MATERIALS PROVIDED ::
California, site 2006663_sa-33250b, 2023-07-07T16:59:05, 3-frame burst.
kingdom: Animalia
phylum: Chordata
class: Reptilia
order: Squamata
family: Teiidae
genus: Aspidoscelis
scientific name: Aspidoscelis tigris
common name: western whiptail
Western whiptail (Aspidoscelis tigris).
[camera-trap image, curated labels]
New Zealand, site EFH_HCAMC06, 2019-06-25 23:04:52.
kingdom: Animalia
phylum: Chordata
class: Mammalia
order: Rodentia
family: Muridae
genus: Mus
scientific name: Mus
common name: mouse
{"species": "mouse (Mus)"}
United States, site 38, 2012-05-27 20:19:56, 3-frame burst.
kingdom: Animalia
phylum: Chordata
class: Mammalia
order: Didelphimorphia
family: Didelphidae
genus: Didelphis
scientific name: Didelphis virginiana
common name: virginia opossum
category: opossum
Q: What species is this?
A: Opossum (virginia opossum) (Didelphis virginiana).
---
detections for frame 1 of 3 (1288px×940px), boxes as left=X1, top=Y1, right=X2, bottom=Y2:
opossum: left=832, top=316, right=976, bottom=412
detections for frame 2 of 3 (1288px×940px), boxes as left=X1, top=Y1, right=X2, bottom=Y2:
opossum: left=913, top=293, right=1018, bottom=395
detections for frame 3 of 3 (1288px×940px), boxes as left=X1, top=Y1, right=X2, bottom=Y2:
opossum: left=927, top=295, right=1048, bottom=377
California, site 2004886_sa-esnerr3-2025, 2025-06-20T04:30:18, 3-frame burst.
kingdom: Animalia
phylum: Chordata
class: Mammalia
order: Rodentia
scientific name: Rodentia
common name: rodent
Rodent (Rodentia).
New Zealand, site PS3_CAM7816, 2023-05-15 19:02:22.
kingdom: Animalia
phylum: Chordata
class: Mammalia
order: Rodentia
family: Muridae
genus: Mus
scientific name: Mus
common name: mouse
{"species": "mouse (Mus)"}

WORK ORDER :: Find each line of the data above that holds the word "site", then copy it.

SOLUTION BELOW ::
California, site 2006663_sa-33250b, 2023-07-07T16:59:05, 3-frame burst.
New Zealand, site EFH_HCAMC06, 2019-06-25 23:04:52.
United States, site 38, 2012-05-27 20:19:56, 3-frame burst.
California, site 2004886_sa-esnerr3-2025, 2025-06-20T04:30:18, 3-frame burst.
New Zealand, site PS3_CAM7816, 2023-05-15 19:02:22.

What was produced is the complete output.